» Given request
Print without any change every line from the one containing "In this shot, is" through the one containing "which option is closest to (x=180, y=123)?", including both of those lines.

──────── Dataset

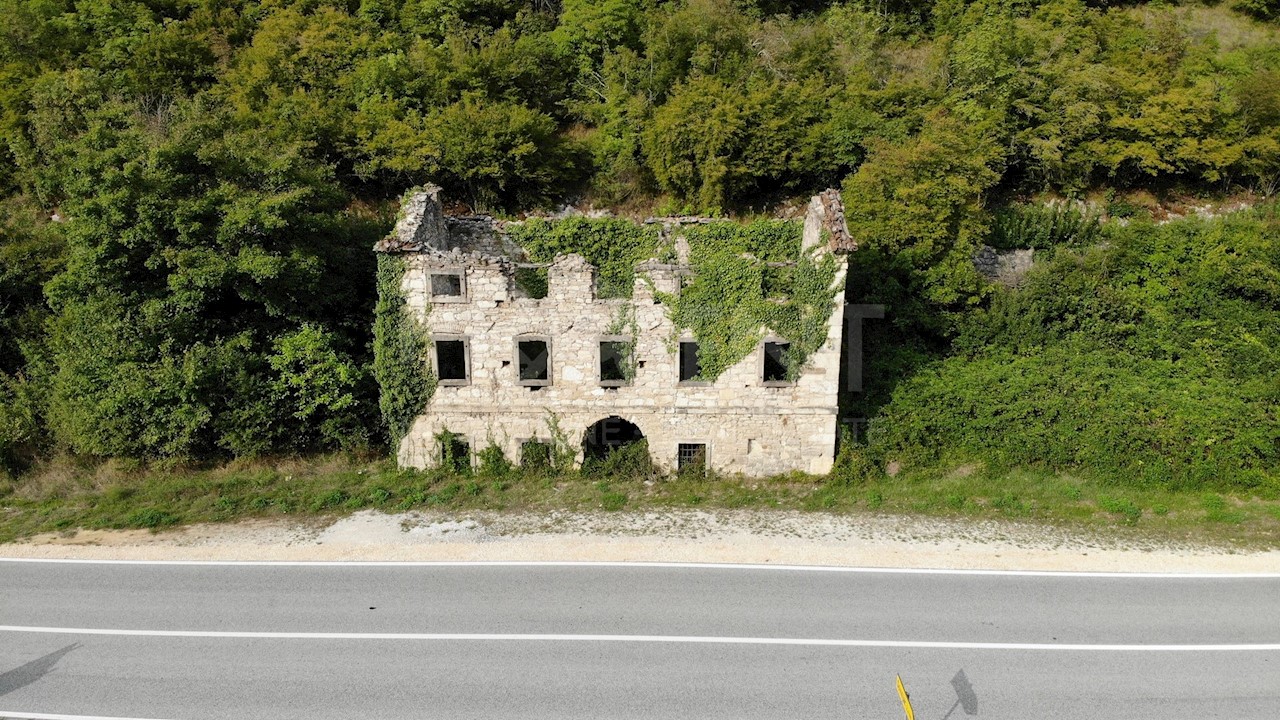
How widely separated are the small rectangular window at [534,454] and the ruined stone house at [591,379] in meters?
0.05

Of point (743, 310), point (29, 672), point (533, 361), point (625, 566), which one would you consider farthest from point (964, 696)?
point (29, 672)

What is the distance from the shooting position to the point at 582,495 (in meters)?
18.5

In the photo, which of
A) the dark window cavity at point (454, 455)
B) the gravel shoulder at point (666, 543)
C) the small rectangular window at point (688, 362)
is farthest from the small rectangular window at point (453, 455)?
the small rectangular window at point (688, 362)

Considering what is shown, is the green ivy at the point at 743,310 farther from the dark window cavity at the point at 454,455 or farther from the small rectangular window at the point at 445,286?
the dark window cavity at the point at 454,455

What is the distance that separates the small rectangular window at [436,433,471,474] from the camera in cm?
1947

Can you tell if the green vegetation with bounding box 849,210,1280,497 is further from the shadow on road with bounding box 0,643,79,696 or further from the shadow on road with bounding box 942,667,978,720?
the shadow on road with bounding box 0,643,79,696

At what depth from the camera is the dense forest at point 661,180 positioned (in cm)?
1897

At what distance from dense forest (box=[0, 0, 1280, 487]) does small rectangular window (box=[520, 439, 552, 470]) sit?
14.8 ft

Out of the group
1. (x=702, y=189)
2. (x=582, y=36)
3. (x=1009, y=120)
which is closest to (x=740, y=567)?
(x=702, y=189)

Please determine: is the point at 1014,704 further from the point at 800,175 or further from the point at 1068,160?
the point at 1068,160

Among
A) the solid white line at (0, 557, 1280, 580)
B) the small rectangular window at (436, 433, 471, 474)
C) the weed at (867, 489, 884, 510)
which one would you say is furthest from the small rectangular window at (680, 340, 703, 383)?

────────────────
──────── Dataset

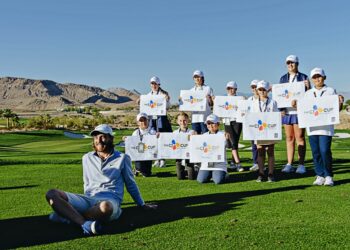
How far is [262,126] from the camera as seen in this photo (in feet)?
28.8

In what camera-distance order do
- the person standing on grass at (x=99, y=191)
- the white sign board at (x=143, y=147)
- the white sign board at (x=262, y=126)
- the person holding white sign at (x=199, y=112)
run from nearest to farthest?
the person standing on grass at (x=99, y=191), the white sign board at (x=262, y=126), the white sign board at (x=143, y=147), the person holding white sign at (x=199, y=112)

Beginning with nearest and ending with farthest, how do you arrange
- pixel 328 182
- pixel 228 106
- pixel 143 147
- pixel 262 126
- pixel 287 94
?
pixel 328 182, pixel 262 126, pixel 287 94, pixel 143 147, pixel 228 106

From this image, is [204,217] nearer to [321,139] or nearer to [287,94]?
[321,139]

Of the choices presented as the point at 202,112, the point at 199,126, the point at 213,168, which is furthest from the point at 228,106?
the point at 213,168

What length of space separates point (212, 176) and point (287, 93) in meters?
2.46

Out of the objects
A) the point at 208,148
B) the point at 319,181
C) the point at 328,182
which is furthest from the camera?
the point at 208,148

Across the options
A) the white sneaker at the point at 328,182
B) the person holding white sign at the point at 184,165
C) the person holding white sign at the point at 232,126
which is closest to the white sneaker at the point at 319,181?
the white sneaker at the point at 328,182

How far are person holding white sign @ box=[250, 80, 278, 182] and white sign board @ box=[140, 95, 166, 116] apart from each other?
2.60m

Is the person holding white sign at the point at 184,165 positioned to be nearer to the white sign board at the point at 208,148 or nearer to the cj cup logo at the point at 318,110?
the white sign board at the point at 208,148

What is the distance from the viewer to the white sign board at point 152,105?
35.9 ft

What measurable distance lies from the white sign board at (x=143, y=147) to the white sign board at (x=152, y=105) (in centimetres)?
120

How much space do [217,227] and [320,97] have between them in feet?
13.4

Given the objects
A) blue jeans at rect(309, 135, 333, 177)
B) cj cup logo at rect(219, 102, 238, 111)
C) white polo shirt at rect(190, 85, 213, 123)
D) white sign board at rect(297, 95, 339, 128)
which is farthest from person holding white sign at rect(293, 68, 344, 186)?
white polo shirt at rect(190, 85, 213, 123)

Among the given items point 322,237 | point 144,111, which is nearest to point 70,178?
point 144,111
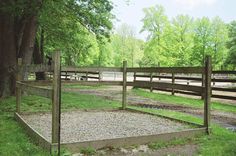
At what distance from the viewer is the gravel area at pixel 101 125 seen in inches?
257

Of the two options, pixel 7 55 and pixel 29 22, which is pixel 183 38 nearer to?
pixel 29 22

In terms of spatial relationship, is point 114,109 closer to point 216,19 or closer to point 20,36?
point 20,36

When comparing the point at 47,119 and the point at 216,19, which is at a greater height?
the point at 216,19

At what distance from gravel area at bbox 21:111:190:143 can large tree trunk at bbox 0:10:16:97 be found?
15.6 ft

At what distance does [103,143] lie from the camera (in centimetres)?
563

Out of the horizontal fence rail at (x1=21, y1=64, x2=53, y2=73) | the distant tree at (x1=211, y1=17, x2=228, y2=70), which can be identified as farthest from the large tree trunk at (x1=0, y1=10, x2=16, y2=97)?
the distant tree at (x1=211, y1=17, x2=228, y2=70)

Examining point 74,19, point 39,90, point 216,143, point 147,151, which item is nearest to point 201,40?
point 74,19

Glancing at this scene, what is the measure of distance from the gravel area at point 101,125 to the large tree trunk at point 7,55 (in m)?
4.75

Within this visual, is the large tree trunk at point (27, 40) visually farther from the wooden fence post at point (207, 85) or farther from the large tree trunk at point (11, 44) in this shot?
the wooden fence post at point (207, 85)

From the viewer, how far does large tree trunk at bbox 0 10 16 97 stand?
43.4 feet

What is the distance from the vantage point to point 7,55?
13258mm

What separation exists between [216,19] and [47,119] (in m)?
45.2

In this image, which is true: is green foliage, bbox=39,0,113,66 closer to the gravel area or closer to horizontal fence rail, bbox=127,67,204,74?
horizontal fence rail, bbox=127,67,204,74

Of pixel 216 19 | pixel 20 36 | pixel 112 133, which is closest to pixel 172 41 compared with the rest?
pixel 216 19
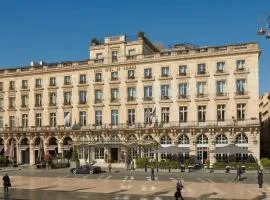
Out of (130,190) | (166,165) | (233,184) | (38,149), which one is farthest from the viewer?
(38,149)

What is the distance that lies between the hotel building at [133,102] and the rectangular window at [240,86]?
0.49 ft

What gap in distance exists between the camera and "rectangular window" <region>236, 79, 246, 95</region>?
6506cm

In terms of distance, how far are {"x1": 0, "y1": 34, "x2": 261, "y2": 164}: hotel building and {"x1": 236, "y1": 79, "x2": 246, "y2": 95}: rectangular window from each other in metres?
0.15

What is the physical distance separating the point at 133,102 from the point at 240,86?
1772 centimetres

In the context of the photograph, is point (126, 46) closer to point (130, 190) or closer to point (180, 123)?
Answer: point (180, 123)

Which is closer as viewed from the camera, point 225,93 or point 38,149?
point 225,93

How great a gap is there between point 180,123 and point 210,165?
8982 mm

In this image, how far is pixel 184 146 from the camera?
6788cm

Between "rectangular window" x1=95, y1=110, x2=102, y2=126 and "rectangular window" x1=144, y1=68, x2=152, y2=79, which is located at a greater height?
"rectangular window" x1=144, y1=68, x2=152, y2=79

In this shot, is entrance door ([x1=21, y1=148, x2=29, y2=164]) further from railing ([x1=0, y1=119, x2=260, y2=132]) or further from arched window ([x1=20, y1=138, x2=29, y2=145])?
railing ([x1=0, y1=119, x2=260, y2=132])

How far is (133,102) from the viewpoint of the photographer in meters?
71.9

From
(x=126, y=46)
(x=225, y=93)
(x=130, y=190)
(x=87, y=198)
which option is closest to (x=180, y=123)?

────────────────

» Answer for this exercise
In this shot, is entrance door ([x1=21, y1=148, x2=29, y2=164]) further from railing ([x1=0, y1=119, x2=260, y2=132]) or further from arched window ([x1=20, y1=138, x2=29, y2=145])?
railing ([x1=0, y1=119, x2=260, y2=132])

How far is (133,102) from the viewpoint of the photographer in meters?
71.9

From
(x=126, y=46)
(x=225, y=93)
(x=130, y=190)
(x=87, y=198)
which option is closest to (x=180, y=123)?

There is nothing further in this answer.